Splunk Search

Calculate entropy (just entropy, not change in entropy like "associate")

rshoward
Path Finder

Though "| eval myfield=entropy(somefield)" would be awesome, it doesn't exist (yet?). Is there a known method for this now or am I stuck using an "associate" hack to get entropy values for fields?

If I have to write a custom command that is fine but I'm not sure how to get it into eval (as I would like to do but isn't necessary) and it would be nice if it was native since associate is already calculating entropy to do what it needs to do.

1 Solution

rshoward
Path Finder

**2017 Update for Splunk 6.3+ - from the upcoming Information Theory Suite for Splunk**

Revised entropy.py for SCPv2 api. make sure "splunklib" is in bin dir. (no error handling) :

#!/usr/bin/env python
# coding=utf-8
from __future__ import absolute_import, division, print_function, unicode_literals

#####
#
# entropy.py
# Part of: Information Theory Suite for Splunk
#
# commands.conf  for SCPv2 chunked (splunk6.3+) but still recommend to use the SCPv1 config to get all records from stats buffers
"""
[entropy]
filename = entropy.py
chunked = true
"""
#
# commands.conf for SCPv1 (recommended for now due to stats and tstats + chunked limitations)
"""
[entropy]
filename = entropy.py
enableheader = true
outputheader = true
requires_srinfo = true
stderr_dest = message
supports_getinfo = true
supports_rawargs = true
supports_multivalues = true
"""

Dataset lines
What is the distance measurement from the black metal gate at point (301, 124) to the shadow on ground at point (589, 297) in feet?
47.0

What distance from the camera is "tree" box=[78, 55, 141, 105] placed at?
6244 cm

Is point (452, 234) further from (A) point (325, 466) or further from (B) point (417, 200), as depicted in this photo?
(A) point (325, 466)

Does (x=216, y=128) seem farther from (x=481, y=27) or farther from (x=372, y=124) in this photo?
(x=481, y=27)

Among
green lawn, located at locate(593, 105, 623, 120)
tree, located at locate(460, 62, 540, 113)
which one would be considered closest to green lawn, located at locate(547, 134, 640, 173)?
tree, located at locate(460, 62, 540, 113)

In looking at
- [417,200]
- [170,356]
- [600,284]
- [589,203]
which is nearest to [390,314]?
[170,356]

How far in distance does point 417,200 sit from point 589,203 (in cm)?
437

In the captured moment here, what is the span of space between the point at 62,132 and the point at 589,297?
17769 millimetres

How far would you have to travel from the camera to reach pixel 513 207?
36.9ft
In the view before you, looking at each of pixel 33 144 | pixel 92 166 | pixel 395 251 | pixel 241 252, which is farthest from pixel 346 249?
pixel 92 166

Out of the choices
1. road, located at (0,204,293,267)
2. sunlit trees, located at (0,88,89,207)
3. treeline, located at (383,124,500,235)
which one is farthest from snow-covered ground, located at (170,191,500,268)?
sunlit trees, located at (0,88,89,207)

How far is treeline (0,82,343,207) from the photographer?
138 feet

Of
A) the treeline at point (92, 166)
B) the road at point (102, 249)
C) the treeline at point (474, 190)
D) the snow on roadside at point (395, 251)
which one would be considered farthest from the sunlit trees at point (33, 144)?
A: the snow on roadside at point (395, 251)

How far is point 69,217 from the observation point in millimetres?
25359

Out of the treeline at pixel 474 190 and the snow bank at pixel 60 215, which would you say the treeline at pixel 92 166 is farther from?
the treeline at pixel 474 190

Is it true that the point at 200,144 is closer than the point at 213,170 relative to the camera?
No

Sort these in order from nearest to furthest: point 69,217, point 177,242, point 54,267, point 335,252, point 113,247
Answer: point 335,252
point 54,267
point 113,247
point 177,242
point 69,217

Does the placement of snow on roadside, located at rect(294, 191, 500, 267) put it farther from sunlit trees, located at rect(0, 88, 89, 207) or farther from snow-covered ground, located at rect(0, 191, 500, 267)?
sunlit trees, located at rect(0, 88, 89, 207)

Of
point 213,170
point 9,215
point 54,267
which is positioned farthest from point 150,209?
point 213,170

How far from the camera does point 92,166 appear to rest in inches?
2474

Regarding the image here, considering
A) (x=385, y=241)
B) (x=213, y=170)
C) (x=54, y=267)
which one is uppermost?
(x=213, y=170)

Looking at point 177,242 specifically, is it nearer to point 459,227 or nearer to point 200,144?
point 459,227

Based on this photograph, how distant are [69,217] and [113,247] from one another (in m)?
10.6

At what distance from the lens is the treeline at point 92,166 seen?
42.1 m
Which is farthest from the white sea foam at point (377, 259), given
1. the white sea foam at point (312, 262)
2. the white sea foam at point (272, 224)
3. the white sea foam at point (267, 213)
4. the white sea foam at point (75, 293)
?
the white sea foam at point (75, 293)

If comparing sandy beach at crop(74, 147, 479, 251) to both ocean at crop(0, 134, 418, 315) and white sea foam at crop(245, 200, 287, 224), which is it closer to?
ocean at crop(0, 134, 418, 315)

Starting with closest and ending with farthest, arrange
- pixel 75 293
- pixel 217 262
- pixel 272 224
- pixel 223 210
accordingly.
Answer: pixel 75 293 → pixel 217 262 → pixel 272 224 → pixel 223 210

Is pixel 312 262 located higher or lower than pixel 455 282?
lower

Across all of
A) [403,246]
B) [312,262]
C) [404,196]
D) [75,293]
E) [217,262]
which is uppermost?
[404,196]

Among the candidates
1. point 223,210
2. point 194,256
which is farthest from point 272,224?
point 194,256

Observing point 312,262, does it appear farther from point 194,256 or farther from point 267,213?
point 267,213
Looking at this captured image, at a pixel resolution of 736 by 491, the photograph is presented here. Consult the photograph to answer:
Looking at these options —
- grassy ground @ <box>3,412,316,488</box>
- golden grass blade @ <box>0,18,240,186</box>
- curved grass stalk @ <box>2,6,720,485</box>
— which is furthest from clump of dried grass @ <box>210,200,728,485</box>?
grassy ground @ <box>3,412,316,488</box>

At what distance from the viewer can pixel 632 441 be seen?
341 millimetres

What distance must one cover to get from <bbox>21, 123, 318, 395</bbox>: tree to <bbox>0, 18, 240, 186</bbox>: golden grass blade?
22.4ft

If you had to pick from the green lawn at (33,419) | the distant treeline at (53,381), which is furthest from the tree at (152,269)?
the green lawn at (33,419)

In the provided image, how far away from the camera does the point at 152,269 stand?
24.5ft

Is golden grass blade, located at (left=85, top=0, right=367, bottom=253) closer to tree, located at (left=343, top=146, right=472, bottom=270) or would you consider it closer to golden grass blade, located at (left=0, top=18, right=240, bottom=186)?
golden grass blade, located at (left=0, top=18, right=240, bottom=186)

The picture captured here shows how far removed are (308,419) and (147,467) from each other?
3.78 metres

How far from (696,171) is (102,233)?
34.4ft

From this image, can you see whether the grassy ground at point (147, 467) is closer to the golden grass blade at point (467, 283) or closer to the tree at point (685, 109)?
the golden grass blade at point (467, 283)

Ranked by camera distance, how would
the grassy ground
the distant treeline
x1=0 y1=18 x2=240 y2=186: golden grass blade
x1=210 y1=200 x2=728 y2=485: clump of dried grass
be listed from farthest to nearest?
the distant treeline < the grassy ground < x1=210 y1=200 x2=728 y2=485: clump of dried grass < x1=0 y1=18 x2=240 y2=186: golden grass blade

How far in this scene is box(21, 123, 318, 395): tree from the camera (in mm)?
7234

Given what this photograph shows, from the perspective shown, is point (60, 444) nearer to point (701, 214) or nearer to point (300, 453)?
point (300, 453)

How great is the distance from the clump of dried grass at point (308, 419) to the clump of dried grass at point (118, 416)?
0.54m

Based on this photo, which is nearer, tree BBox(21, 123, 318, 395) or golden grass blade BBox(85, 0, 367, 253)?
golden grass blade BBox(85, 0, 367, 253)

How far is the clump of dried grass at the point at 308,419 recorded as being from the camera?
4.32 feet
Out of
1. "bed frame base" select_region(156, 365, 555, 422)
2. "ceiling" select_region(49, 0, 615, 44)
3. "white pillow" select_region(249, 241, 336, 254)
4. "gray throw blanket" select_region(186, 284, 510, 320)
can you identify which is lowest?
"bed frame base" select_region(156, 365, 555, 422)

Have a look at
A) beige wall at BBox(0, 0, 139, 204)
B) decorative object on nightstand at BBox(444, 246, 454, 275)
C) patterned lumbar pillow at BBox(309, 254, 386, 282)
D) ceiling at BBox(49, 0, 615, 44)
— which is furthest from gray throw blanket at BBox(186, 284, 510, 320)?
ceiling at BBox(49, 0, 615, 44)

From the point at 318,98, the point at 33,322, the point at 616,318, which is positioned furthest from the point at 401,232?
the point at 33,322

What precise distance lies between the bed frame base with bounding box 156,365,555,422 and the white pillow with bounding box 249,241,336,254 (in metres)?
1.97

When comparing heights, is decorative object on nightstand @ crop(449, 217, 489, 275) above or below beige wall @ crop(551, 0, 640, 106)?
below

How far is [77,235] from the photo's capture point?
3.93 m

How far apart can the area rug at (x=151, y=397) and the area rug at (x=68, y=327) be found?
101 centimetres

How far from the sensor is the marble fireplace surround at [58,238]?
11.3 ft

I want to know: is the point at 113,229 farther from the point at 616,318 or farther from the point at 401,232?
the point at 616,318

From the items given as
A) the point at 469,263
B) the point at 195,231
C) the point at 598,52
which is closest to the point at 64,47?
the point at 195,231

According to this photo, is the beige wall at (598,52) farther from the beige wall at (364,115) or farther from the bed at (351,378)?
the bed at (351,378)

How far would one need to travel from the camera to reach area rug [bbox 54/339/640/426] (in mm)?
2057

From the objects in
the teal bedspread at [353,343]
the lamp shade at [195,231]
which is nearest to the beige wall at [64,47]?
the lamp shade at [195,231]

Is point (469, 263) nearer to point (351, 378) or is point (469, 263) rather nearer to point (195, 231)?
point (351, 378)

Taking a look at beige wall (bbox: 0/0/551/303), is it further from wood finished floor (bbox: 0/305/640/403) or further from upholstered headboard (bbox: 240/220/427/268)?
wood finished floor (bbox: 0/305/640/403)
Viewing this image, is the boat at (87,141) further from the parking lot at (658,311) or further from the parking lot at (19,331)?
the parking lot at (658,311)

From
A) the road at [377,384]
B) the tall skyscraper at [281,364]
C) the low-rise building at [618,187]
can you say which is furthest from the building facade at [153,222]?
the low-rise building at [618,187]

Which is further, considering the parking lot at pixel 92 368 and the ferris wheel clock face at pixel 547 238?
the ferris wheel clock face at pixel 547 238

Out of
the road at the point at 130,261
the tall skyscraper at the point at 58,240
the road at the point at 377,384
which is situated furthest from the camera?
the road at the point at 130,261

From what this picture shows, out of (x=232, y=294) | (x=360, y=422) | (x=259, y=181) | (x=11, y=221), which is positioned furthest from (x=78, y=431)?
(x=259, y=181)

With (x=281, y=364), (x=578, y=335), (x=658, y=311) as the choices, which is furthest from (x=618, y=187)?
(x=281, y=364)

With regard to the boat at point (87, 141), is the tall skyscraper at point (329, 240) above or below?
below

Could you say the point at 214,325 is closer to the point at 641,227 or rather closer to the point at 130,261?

WORK TO COMPLETE:
a) Which commands.conf configuration does the Splunk entropy thread recommend using for now?
b) Name every setting key in the SCPv1 [entropy] stanza of the Splunk entropy thread.
These lines have no connection to the Splunk entropy thread.

RESPONSES TO THE TASKS:
a) The SCPv1 configuration, because of stats and tstats plus chunked limitations.

b) filename, enableheader, outputheader, requires_srinfo, stderr_dest, supports_getinfo, supports_rawargs, supports_multivalues